Cursor & Claude Code
We’ve given every developer the option to buy Cursor or Claude Code. (I’ll refer to these as Agents for the rest of this article.) If someone wanted to buy another agentic tool that isn’t one of those we’d probably say yes if the price was similar. In a recent informal survey I did, 8 people answered yes to “I use Cursor/Claude Code for most (or all) of my coding”, and 11 to “I alternate between using them and not using them based on the task, it averages out to about 50% of the time”.
I use Claude Code and don’t really like Cursor. The main reason for that is I’m obsessed with Sublime Text as my editor. So having to change to another editor is basically a deal breaker for me. Most other people are more sane, and thus Cursor adoption has been slightly higher than Claude.
They also different things. Claude (particularly with the newest models) likes to write entire features for you, and can sometimes get a bit carried away. Anthropic’s best practices guide is a goldmine, and one great suggestion it made that I’ve successfully adopted is asking Claude to make a plan before writing any code, and then telling it to write the code.
By contrast, Cursor (from what I’ve seen) seems to be content making smaller and more self contained changes. It seems less likely to try and write the entire thing and commit it without your consent. Conversely, it seems less capable of doing ambitious one shot prompts.
In the future, a “senior engineer” might be someone who knows the right agent to use for the given task.
What are the productivity gains?
It’s the question everyone is asking. And to be honest it’s hard to give a totally objective answer. How did you mention developer productivity before agents?
That said if forced to pick a number I would say I’m about 20% more productive thanks to agents. But there’s a massive grain of salt there.

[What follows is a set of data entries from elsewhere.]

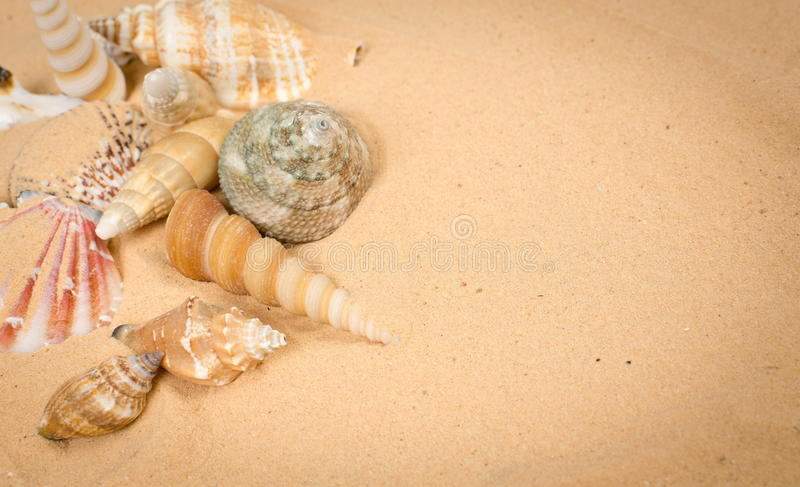 Seashells images stock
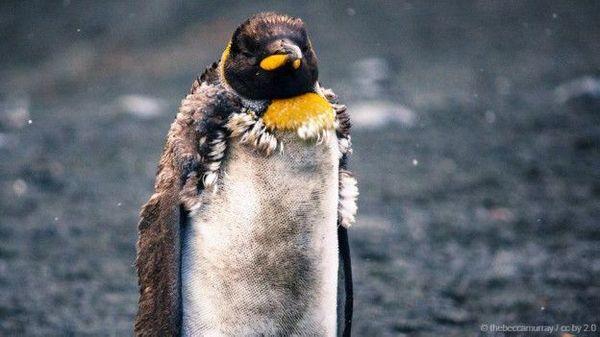 Пингвины все чаще становятся жертвами сексуального насилия! пингвины, морской котик, насилие, теги явно не мое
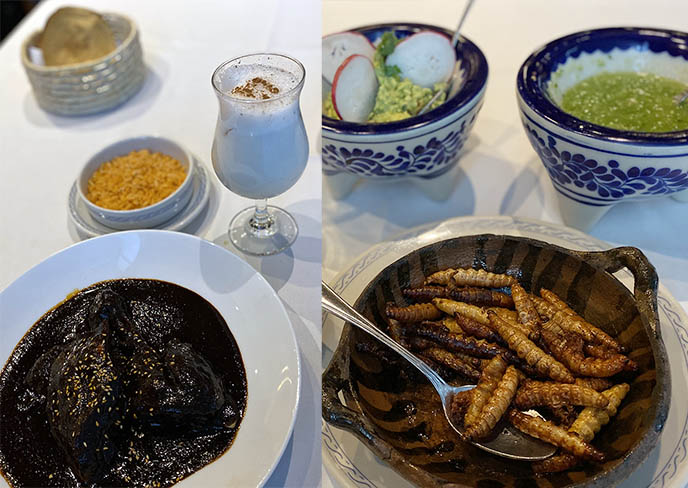 edible insects weird food dining mexico city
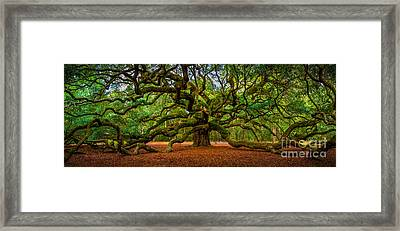 Angel Oak In Charleston Framed Print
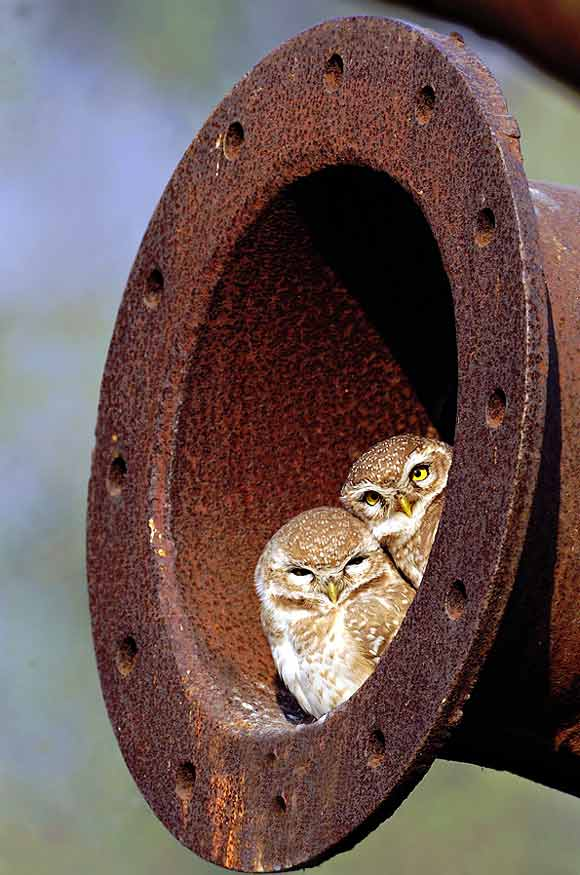 Framed spotted owlet basking in the sun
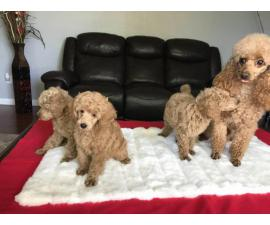3 pure bred miniature male poodle puppies for sale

Agents are really helpful for some things, and barely helpful at all for others, so right now it is all about incorporating them into your workflow where it makes sense.
Some people online who are against agentic coding argue that with a junior developer you can teach them stuff and so they gradually improve over time. But the same can’t be said for agents, they are always going to be as smart as they are today, so if they are as good as a junior dev now they’ll always be only that good. Presumably this applies to domain specific stuff, since LLMs already know all the generic stuff in the world. Regardless, it’s nonsense, and is easily disproven by two observations:
Using agents well changes how you structure your codebase in a way that makes them more able to work with it over time, ie. they get smarter.
The quality of LLMs is improving often. The other week ChatGPT added a feature where it remembers everything you’ve ever said to it and incorporates that into context, which sounds a lot to me like a junior picking up domain knowledge and building on it.
Remembering to use the agent
So far the biggest limiting factor is remembering to use it. Even people I consider power users (based on their Claude token usage) agree with the sentiment that sometimes you just forget to ask Claude to do a task for you, and end up doing it manually. Sometimes you only notice that Claude could have done it, once you are finished. This happens to me an embarrassing amount.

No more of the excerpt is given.